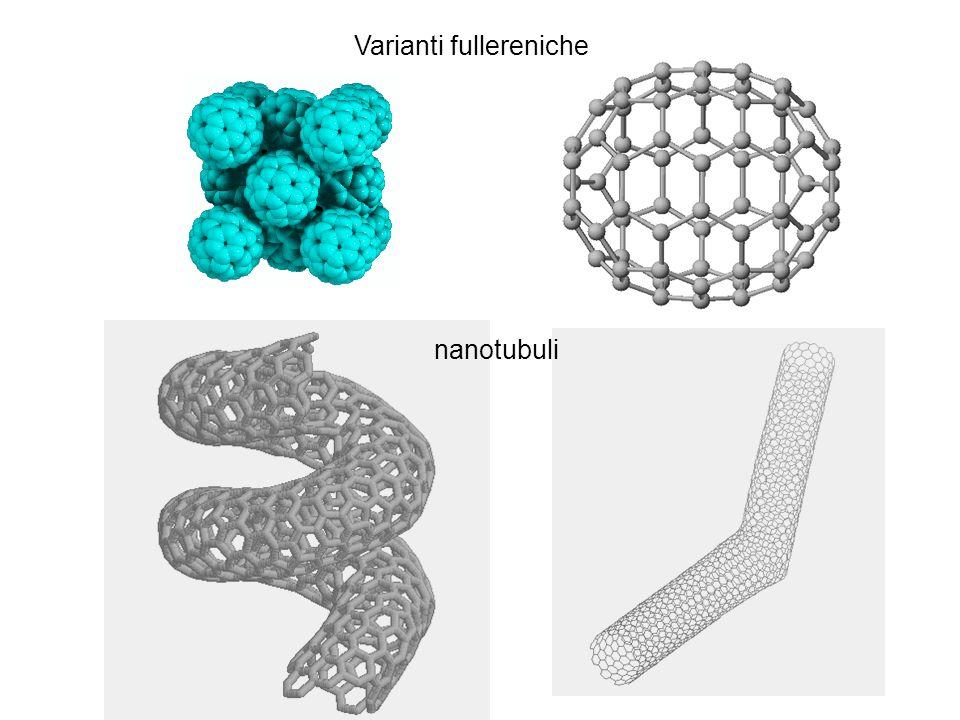 Varianti fullereniche nanotubuli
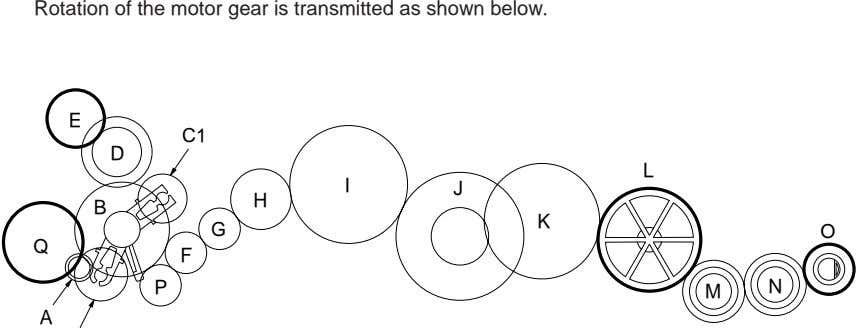 Rotation of the motor gear is transmitted as shown below. E C1 D L I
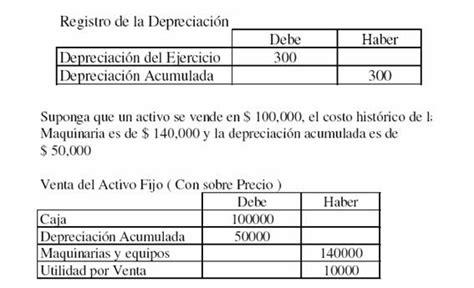 contabilizacion en cuenta contable del impuesto a la riqueza contabilizacion en cuenta contable del impuesto a la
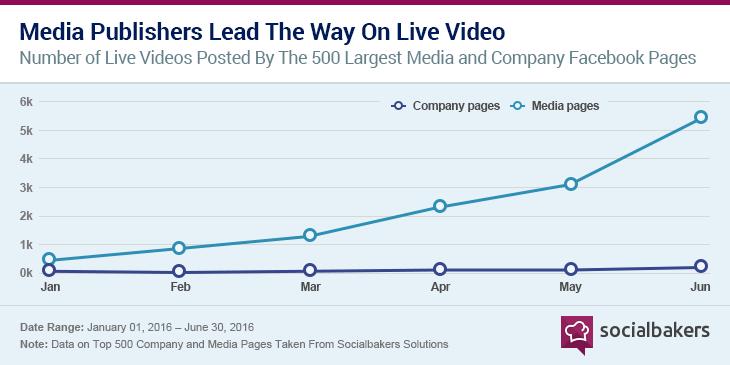 Facebook Statistiken - Facebook Live Videos 2016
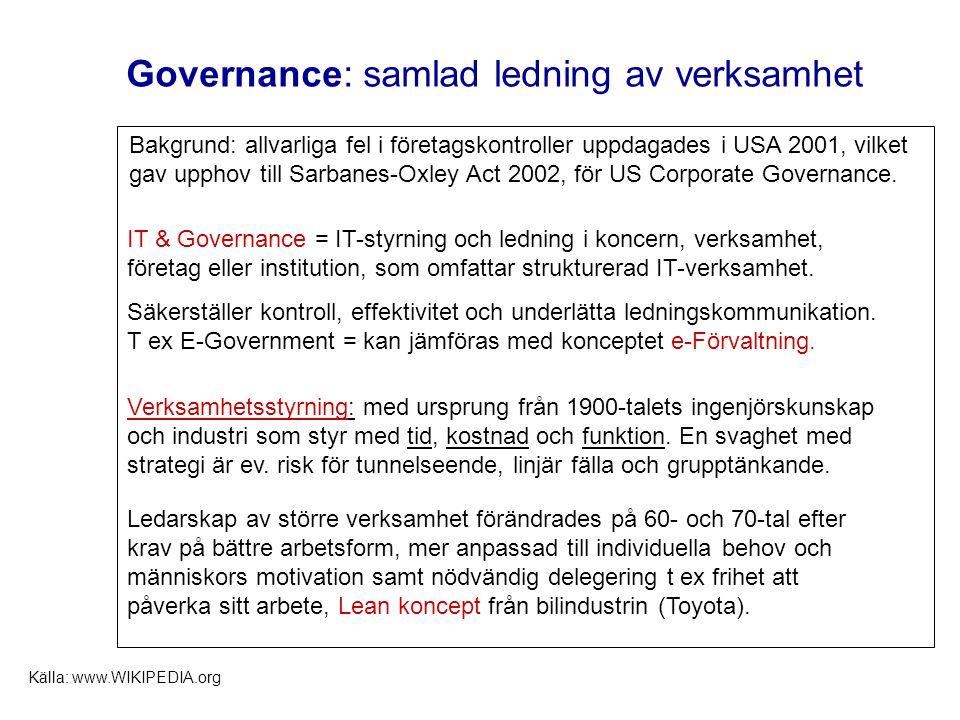 Governance: samlad ledning av verksamhet IT & Governance = IT-styrning och ledning i koncern, verksamhet, företag eller institution, som omfattar stru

:::::

WORK INSTRUCTIONS: Look above for the line with "contabilizacion en cuenta contable del impuesto a la riqueza" and the line with "Facebook Statistiken - Facebook", then restate exactly those two lines and all lines between them, with no pictures.

WRITTEN REPLY:
 contabilizacion en cuenta contable del impuesto a la riqueza contabilizacion en cuenta contable del impuesto a la
 Facebook Statistiken - Facebook Live Videos 2016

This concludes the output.